GIVEN PASSAGE:
Week of Monday, November 19, 2001

Christian:“Who can doubt that the Christian religion is the true religion or rather the only one?”
Non-Christian:“Almost the whole world.”
—Jean Bodin (1530–1596), Colloquim of the Seven About Secrets of the Sublime 1

In his newly released World Christian Encyclopedia, demographer David Barrett says that about 85 percent of the world's population follows one of the more than 10,000 distinct religions of the world. With 2 billion adherents, no single religion has more followers than Christianity; Muslims number about 1.2 billion, and Hindus not quite a billion. But viewed a bit differently, Christianity is a minority religion, since even after two millennia of missionary efforts, at least 70 percent of the world is not Christian. What is a Christian to think of those 9,999 other religions followed by a large majority of the world? This is the question of theological pluralism, as distinct from mere empirical or civic pluralism. 2

In recent decades, due to a number of influences, many people in the West have come to make a determinative judgment about this state of religious affairs, contending that no one religion can or should claim to be normative or superior to any other religion. This egalitarian and democratic perspective views all religions as equally rational and valid. For example, the traditional Japanese saying—“Although the paths to the summit may differ, from the top one sees the same moon”—suggests that despite their outward differences, all religions are in touch with the same divine reality. Or in the Hindu scripture Bhagavad-Gita, Lord Krishna proclaims, “Whatever path men travel is My path; no matter where they walk it leads to me.”3

Viewing the world's 10,000 different religions from this perspective of radical parity comes in two broad versions. At one level, it is widespread in popular culture, the media, entertainment, and the like. For example, all of us have heard at some time the popular cliche, “Don't all the religions really teach the same thing?” At another level, among scholars there are sophisticated, intellectual versions that argue this case, John Hick, perhaps, being preeminent among such people. Both popular culture and the intellectual elite repudiate the traditional Christian position that Jesus Christ alone is the way of salvation, considering it (1) morally repugnant, (2) intellectually untenable, and (3) politically disastrous. Hick speaks for many in our modern culture when in reference to the traditional Christian position he once wrote, “only diehards who are blinded by dogmatic spectacles can persist in such a sublime bigotry.”

My own thinking on this thorny issue tracks along the following nine lines.

  1. A truly pluralistic stance comes at an unacceptably high price, for consistent religious parity would require that David Koresh and Jim Jones are just as valid as Mother Theresa and the Dalai Lama, that Hindu widow-burning and Aztec child sacrifice are as valid as Buddhist alms giving and Muslim pilgrimages. I don't buy that for a minute. Some religious views and practices are false and harmful.

  2. All the religions do not teach the same thing. In fact, this is precisely what they do not do. At a superficial level this is partially true; for example, it is easy to document numerous variations of the Golden Rule in diverse religions. But at their deepest levels, the major religions understand ultimate reality very differently, and each one thinks it is true (why else would one be an adherent?!). Muslims, Jews, and Christians are monotheists, Shinto is polytheistic, Theravada Buddhism is non-theistic, and a scientific materialist is atheistic. Perhaps all these views are somehow false, but they cannot all be true.

DATASET ENTRIES:
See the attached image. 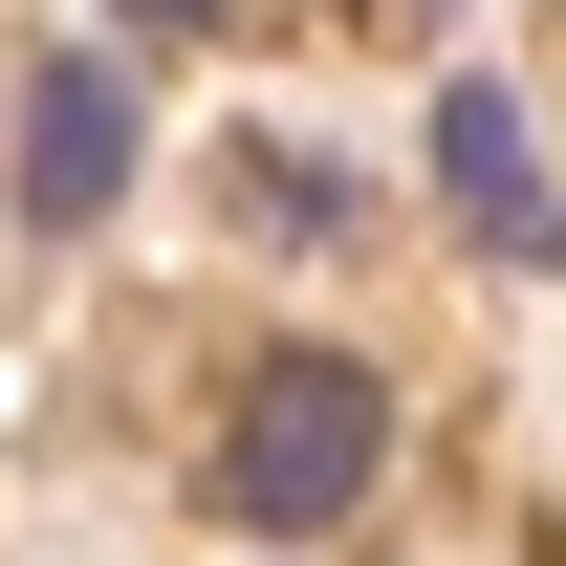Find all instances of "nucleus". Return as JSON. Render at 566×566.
<instances>
[{
	"label": "nucleus",
	"mask_w": 566,
	"mask_h": 566,
	"mask_svg": "<svg viewBox=\"0 0 566 566\" xmlns=\"http://www.w3.org/2000/svg\"><path fill=\"white\" fill-rule=\"evenodd\" d=\"M392 480V392H370L349 349H262L240 370V415H218V523H283V545H305V523H349V501Z\"/></svg>",
	"instance_id": "obj_1"
},
{
	"label": "nucleus",
	"mask_w": 566,
	"mask_h": 566,
	"mask_svg": "<svg viewBox=\"0 0 566 566\" xmlns=\"http://www.w3.org/2000/svg\"><path fill=\"white\" fill-rule=\"evenodd\" d=\"M109 22H153V44H197V22H218V0H109Z\"/></svg>",
	"instance_id": "obj_4"
},
{
	"label": "nucleus",
	"mask_w": 566,
	"mask_h": 566,
	"mask_svg": "<svg viewBox=\"0 0 566 566\" xmlns=\"http://www.w3.org/2000/svg\"><path fill=\"white\" fill-rule=\"evenodd\" d=\"M436 197H458V240H501V262H566V175L523 153L501 87H436Z\"/></svg>",
	"instance_id": "obj_2"
},
{
	"label": "nucleus",
	"mask_w": 566,
	"mask_h": 566,
	"mask_svg": "<svg viewBox=\"0 0 566 566\" xmlns=\"http://www.w3.org/2000/svg\"><path fill=\"white\" fill-rule=\"evenodd\" d=\"M109 175H132L109 66H44V87H22V218H44V240H87V218H109Z\"/></svg>",
	"instance_id": "obj_3"
}]
</instances>
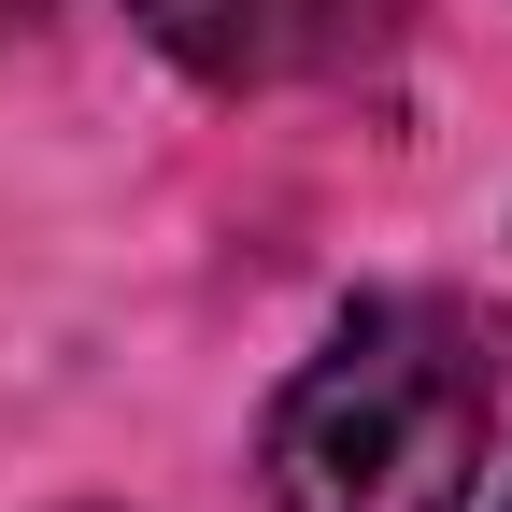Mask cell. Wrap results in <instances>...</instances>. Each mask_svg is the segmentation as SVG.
Listing matches in <instances>:
<instances>
[{"instance_id":"2","label":"cell","mask_w":512,"mask_h":512,"mask_svg":"<svg viewBox=\"0 0 512 512\" xmlns=\"http://www.w3.org/2000/svg\"><path fill=\"white\" fill-rule=\"evenodd\" d=\"M157 29V57H185L200 86H313L384 57L399 0H128Z\"/></svg>"},{"instance_id":"1","label":"cell","mask_w":512,"mask_h":512,"mask_svg":"<svg viewBox=\"0 0 512 512\" xmlns=\"http://www.w3.org/2000/svg\"><path fill=\"white\" fill-rule=\"evenodd\" d=\"M498 328L470 299H370L356 328L271 399L285 512H456L498 427Z\"/></svg>"}]
</instances>
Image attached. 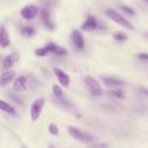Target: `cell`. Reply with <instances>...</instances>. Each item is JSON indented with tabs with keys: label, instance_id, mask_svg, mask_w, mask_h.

TO BE DONE:
1) Answer these questions using the passage on religious pluralism.
(a) According to David Barrett, how many adherents does Christianity have?
(b) Who does the author name as perhaps preeminent among scholars arguing for religious parity?
(c) Which religion does the author describe as polytheistic?
2) Write the next part of the passage on religious pluralism, picking up after its final sentence.
The listing has no connection to the passage on religious pluralism.

EXERCISE RESPONSES:
1)
(a) About 2 billion.
(b) John Hick.
(c) Shinto.

2)
  3. Pluralism typically addresses the problem of the previous point in one of two ways. Sometimes it appeals to agnosticism, as when Hick says that in itself the Ultimately Real is unknown and unknowable, “forever hidden, beyond the scope of human conception, language, or worship.” Human religions are merely cultural, relative and symbolic expressions of the Real. But if this sauce is good for the goose, it is good for the pluralist gander, and one is left to wonder (a) how pluralists can claim to know the way things “really” are, and (b) why they argue that all religions are true. Why not argue they are all false? Appealing to agnosticism consigns all religion, including pluralism, to one big Empty Referent about which we cannot say anything at all with confidence.

    Pluralists also try to identify a “common essence” in all religions. But to do this they must identify some lowest common denominator in all religions (so as to include all religions). In doing so they infer that all religions, in fact, are wrong about how they understand themselves. The “remarkable irony”, of course, is that this is patronizing intolerance in the extreme, the very thing pluralism wants to avoid at all costs. 4

  4. For a Christian, it is unthinkable that God will treat any person of any time, place or religion unfairly. Rather, we are absolutely confident that He will treat everyone with perfect love and fairness (Job 34:10).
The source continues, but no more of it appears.